[I try to start my day writing 250 words on anything. I’ll post one every Tuesday until I run out of good ones.]
I played Little League baseball when I was around 7 and 8, a stereotypical right-fielder distractedly counting the clover while balls rolled past me.
My handicap in baseball was that nobody ever taught me the rules. Coaches just assumed we knew how to play the game.
One of my first times at bat, I didn’t understand how I could be called out on strikes when I hadn’t swung at the ball. Another time, I managed to make it to first base when the next batter hit the ball to second, so I turned around and headed back to first. I saw no reason two players couldn’t share one base. Why not? The coach had to drag me off the field to laughter and red-faced humiliation.
I grew up convinced I was uniquely terrible at baseball. My awfulness at the sport colored my entire self-image.

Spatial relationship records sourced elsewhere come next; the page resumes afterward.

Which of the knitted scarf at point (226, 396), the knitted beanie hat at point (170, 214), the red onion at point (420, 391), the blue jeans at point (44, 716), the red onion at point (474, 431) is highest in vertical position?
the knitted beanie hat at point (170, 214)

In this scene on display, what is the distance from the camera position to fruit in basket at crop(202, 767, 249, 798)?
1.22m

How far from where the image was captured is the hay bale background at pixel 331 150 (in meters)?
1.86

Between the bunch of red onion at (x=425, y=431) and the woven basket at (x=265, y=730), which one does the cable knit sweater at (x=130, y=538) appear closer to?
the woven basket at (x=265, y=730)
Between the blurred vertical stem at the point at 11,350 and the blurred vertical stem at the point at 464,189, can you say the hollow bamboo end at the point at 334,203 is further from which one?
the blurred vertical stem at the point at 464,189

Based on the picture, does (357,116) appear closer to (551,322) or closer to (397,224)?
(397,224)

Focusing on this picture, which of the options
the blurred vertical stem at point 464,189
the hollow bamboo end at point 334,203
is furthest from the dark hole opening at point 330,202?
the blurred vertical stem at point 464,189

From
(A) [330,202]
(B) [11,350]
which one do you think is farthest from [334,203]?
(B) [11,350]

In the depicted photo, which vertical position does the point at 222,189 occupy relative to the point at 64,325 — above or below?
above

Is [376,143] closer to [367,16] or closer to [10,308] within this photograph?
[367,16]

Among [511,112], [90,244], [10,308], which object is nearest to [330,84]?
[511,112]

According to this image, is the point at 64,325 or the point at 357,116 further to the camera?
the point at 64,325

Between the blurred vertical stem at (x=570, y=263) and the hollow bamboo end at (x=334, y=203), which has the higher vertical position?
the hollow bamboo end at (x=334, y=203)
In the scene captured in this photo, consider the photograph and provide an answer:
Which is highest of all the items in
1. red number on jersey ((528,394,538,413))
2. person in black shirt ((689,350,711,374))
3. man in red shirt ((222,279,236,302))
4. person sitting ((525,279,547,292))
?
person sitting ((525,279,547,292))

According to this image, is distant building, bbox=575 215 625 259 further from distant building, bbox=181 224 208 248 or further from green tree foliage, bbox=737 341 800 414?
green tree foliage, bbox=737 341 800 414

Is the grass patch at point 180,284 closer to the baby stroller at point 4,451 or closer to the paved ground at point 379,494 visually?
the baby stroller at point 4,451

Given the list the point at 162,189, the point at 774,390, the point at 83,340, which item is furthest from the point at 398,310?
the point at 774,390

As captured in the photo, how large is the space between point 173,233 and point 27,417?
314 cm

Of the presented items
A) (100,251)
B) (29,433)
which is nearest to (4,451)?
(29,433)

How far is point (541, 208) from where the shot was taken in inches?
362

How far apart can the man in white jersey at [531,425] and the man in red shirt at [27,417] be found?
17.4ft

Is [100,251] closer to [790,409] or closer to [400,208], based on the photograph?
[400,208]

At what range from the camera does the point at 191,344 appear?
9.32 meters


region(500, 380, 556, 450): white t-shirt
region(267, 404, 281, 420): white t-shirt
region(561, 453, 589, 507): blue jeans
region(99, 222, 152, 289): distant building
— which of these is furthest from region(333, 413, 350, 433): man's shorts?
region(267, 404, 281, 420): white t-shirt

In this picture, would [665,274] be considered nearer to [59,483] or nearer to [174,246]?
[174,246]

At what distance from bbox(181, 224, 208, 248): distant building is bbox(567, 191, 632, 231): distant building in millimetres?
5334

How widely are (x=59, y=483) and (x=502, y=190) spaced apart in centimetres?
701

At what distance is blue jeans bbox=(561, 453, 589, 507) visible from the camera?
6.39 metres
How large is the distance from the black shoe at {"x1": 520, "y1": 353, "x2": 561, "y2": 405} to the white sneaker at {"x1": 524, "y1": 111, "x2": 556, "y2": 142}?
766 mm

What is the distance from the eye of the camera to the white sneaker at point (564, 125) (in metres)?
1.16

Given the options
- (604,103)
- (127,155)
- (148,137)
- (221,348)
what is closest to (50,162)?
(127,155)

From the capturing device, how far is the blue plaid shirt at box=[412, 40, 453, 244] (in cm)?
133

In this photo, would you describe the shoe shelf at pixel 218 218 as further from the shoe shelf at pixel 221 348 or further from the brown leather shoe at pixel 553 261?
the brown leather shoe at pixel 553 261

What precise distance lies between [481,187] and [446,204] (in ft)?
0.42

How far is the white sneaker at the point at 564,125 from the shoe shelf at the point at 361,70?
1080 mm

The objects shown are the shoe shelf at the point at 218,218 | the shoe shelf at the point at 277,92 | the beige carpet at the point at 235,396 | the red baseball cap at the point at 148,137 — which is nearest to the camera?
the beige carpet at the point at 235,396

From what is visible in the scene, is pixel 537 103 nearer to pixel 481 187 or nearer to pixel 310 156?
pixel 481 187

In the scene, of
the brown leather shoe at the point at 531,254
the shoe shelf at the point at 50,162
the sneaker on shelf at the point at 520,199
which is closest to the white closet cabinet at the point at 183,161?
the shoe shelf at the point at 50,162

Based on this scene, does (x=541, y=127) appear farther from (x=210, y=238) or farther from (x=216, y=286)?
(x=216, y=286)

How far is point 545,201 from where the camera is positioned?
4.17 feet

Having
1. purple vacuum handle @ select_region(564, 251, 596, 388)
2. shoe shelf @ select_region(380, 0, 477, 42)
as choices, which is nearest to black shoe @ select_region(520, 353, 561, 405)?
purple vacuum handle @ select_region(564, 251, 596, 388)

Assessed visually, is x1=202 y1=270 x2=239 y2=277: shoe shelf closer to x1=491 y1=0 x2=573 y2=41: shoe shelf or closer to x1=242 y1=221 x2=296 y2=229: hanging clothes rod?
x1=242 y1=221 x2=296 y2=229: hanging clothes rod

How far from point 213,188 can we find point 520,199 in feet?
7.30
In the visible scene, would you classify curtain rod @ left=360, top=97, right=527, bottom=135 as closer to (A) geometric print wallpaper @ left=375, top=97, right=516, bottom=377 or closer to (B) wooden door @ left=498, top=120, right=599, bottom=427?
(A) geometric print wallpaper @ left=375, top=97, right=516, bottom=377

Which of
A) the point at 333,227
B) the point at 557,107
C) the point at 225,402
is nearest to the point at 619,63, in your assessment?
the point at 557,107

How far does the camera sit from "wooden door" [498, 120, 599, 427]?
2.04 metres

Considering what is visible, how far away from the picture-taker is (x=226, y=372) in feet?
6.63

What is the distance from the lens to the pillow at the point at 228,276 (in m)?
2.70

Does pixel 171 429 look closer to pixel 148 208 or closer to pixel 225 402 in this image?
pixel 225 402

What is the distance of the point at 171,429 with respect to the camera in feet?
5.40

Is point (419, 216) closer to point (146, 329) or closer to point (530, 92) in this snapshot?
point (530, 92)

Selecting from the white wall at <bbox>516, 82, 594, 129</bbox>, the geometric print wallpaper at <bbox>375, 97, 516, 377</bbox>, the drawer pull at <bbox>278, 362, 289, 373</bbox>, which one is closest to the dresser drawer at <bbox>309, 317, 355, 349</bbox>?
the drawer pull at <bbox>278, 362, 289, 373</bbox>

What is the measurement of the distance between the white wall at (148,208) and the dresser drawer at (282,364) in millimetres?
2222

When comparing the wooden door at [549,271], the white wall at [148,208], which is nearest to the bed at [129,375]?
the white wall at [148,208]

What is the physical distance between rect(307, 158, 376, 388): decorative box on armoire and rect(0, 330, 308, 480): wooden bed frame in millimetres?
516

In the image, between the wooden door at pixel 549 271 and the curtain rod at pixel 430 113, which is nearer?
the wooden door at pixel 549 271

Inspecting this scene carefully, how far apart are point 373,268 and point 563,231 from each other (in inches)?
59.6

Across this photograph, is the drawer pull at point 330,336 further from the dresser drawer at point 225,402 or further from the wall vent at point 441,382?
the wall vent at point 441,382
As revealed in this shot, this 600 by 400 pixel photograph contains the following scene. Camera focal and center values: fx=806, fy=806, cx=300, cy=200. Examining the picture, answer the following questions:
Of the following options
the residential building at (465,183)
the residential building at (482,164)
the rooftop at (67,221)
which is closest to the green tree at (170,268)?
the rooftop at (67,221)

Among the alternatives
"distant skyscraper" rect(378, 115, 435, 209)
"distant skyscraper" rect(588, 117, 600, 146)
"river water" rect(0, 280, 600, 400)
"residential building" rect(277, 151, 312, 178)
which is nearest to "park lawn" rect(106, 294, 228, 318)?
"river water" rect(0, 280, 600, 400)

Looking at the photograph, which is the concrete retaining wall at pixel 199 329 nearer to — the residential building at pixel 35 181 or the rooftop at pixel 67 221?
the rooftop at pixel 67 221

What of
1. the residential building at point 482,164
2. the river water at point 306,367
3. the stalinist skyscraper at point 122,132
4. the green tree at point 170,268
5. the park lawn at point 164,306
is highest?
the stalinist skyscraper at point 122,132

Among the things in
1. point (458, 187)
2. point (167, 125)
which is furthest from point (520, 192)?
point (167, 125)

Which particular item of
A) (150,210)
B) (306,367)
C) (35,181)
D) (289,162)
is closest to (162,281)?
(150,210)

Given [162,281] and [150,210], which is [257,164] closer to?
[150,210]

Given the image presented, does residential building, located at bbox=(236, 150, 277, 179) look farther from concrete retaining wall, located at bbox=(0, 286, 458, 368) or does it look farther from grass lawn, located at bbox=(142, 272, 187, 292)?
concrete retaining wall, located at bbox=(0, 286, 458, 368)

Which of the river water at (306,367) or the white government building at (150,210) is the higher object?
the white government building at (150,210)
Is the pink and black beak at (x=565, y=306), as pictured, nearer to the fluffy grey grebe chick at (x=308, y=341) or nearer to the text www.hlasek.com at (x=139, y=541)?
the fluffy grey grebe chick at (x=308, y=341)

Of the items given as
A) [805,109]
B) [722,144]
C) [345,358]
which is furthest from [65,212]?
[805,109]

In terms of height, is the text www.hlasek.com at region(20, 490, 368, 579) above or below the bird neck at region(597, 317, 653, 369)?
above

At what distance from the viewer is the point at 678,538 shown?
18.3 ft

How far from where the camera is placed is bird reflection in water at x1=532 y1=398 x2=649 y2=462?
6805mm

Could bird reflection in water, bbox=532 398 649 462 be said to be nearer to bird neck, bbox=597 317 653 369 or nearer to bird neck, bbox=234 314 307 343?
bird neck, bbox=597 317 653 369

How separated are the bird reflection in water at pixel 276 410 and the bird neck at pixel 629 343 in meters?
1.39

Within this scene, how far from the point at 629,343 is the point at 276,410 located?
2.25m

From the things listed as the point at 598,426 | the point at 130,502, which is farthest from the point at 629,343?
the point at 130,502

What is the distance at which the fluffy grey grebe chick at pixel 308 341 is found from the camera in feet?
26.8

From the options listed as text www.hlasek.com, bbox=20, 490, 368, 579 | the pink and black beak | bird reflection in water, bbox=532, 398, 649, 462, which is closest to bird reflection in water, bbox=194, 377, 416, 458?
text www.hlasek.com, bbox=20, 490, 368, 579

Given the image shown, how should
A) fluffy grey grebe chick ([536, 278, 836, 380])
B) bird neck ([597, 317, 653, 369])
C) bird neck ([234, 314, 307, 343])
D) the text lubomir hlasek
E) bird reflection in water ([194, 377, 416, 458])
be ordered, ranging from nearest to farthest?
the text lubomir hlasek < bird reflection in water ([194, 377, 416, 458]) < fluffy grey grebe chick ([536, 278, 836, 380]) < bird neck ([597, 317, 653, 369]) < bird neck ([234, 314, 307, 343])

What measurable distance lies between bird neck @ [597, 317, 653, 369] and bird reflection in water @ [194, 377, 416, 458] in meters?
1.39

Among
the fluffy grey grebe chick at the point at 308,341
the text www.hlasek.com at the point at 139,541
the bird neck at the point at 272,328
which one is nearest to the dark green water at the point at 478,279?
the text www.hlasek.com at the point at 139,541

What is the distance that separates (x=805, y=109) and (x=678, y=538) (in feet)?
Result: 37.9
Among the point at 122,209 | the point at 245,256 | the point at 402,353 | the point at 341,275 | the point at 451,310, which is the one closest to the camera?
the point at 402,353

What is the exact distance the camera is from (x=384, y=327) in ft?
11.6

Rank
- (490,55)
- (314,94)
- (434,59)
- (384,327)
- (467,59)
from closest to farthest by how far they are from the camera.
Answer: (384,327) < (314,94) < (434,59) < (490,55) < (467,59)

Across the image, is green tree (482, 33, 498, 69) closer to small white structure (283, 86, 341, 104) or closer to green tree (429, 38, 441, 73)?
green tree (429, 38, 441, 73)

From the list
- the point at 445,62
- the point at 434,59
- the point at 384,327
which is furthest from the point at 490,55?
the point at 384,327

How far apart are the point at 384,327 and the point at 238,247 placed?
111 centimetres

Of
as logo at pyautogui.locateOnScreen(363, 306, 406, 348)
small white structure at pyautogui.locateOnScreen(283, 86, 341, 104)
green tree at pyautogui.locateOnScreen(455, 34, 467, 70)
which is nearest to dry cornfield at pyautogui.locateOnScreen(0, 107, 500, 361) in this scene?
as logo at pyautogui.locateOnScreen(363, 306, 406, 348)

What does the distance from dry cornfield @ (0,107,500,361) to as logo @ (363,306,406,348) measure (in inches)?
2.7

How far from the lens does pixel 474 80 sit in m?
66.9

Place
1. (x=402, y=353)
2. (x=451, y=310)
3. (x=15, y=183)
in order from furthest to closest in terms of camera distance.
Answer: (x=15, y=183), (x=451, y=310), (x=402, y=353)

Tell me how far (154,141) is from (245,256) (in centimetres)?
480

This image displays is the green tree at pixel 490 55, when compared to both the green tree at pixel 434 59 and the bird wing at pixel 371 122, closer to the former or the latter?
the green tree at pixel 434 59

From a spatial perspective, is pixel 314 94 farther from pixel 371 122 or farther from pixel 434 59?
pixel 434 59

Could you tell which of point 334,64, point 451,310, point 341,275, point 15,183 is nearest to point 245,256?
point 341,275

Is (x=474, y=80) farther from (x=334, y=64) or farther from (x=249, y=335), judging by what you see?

Then, as an adult, I found myself in a neighborhood ballpark with time to kill, so I watched a bit of a Little League game. In a flash, I realized that almost all 7- and 8-year-olds are terrible at baseball. They ran the bases backwards and toppled over as balls dribbled between their feet. They stunk!
It was an epiphany. I realized I hadn’t been a uniquely terrible baseball player at all. I’d been ordinary. Average. It’s not an exaggeration to say that watching those kids bumble about the diamond recalibrated how I thought of myself. A weight lifted.
“Ordinary” and “average” were a big relief.